According to the Kericho County Referral Hospital Consultant, Psychiatrist Dr. George Mugiira Itabari said the rising cases of suicide among the youth was due to depression which he pointed out is a mental illness that requires urgent attention.

Dr. Itabari said mental health disorders caused by substance abuse, anxiety disorders like Obsessive Compulsive Disorder (OCD) and Attention Deficit Hyperactivity Disorder (ADHD) can cause depression among the youth between the ages of 15 to 30.

Dr. Itabari said while it was normal for depressed people to keep a low profile, it is important to communicate with them on a regular basis and instead of talking about their symptoms directly; he stressed that it is prudent to speak to them in a sensitive and non-judgmental manner.

“It is also important to be a good listener around people with depression. Listening to them patiently can be very reassuring. Contrary to the common belief, talking about suicide does not increase the risk and in fact, it may be beneficial to discuss their emotional state,” said Dr. Itabari.

The Psychiatrist also pointed out that seeking help from professionals like him was crucial adding in the milder stages; depression can be treated by maintaining a daily routine, eating a balanced diet, getting 6-8 hours of restful sleep, daily exercise, reducing alcohol consumption or smoking cessation and practicing meditation.

Dr. Itabari further said that for advanced stages of depression, a combination of antidepressant medication, psychological therapy and social intervention are recommended adding that medications must be started and monitored on a regular basis by a psychiatrist in order to correct chemical imbalance in the brain.

“Remaining socially connected with family and friends can enhance the mood, keep them motivated and ensure regular appointments with the professionals. They should also be alert about any warning signs,” Dr.
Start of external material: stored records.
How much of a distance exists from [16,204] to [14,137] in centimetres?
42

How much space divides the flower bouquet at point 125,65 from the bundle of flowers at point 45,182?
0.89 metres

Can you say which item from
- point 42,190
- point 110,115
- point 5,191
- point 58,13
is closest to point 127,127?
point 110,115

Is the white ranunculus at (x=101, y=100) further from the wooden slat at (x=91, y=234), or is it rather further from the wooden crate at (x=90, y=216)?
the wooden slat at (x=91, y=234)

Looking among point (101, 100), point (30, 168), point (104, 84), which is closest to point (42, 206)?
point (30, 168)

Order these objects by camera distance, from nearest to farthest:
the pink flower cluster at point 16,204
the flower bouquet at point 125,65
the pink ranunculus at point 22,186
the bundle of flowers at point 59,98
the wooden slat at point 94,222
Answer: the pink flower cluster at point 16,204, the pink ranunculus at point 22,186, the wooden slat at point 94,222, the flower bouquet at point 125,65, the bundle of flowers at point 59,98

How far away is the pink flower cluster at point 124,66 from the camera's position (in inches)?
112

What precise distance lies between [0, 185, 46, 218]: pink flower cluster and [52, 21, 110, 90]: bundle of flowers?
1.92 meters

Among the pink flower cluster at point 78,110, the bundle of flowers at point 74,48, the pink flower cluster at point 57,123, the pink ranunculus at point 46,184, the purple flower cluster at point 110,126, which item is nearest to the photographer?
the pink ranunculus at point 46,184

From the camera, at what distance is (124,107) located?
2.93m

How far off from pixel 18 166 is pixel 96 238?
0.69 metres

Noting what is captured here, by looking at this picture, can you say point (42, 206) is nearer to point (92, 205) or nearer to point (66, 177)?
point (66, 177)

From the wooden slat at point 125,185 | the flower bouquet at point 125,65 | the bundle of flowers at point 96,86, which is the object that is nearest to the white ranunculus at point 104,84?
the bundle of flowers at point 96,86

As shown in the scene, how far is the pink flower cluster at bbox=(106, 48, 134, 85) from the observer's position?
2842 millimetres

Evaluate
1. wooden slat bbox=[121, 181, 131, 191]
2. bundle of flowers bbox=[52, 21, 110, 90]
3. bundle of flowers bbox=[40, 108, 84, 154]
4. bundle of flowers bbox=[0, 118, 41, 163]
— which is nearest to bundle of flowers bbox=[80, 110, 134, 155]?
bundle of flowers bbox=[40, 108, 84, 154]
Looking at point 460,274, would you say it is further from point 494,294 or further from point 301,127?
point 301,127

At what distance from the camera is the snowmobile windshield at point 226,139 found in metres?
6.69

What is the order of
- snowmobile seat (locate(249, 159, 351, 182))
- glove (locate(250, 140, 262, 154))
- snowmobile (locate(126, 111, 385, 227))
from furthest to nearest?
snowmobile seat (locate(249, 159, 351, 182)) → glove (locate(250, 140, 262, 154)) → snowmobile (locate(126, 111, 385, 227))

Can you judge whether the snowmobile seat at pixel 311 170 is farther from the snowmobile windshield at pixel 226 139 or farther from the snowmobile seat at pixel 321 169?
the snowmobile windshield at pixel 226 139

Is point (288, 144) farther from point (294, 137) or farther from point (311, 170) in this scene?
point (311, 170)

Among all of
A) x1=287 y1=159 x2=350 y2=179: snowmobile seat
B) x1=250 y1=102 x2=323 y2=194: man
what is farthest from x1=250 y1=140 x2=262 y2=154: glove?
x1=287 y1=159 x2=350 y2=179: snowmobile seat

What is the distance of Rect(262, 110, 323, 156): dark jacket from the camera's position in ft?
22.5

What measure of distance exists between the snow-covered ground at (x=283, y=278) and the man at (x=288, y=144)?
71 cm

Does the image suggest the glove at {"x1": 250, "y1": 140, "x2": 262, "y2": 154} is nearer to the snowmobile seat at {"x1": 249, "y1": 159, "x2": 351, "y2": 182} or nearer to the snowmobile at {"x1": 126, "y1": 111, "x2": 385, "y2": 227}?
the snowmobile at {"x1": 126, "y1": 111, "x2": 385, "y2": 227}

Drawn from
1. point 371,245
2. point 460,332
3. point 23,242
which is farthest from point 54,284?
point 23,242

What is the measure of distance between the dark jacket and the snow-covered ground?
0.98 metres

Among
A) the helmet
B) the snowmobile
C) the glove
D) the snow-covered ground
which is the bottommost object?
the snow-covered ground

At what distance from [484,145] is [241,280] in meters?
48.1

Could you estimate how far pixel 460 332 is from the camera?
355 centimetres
Itabari said.

Dr. Itabari was speaking to KNA as the world commemorated World Suicide Prevention week that starts on September 5th to September 11th with this year’s theme being Creating Hope Through Action.

According to World Health Organization, the theme for this year’s world Suicide Prevention Week is a reminder that there is an alternative to suicide and aims to inspire confidence and provide hope by supporting those struggling and experiencing a suicidal crisis or those bereaved by suicide.

“Suicide is one of the major causes of mortality worldwide with around 800,000 deaths due to suicide every year therefore, there is need to create awareness and empower people to seek help,” said Dr. Itabari.

According to Dr. Itabari people who are suicidal may feel trapped or like a burden to their friends, family and those around them and thus feel like they are alone and have no other options.

“Here in Kericho we receive a lot of cases of attempted suicide by teenagers in high school and also from people whose relationships have failed.”

He however said that there is increasing awareness on mental health and most people are now accepting that mental health is part of general health and the level of stigma is reducing stressing the need for the society to normalize seeking treatment from psychiatrists in cases that may lead to suicide.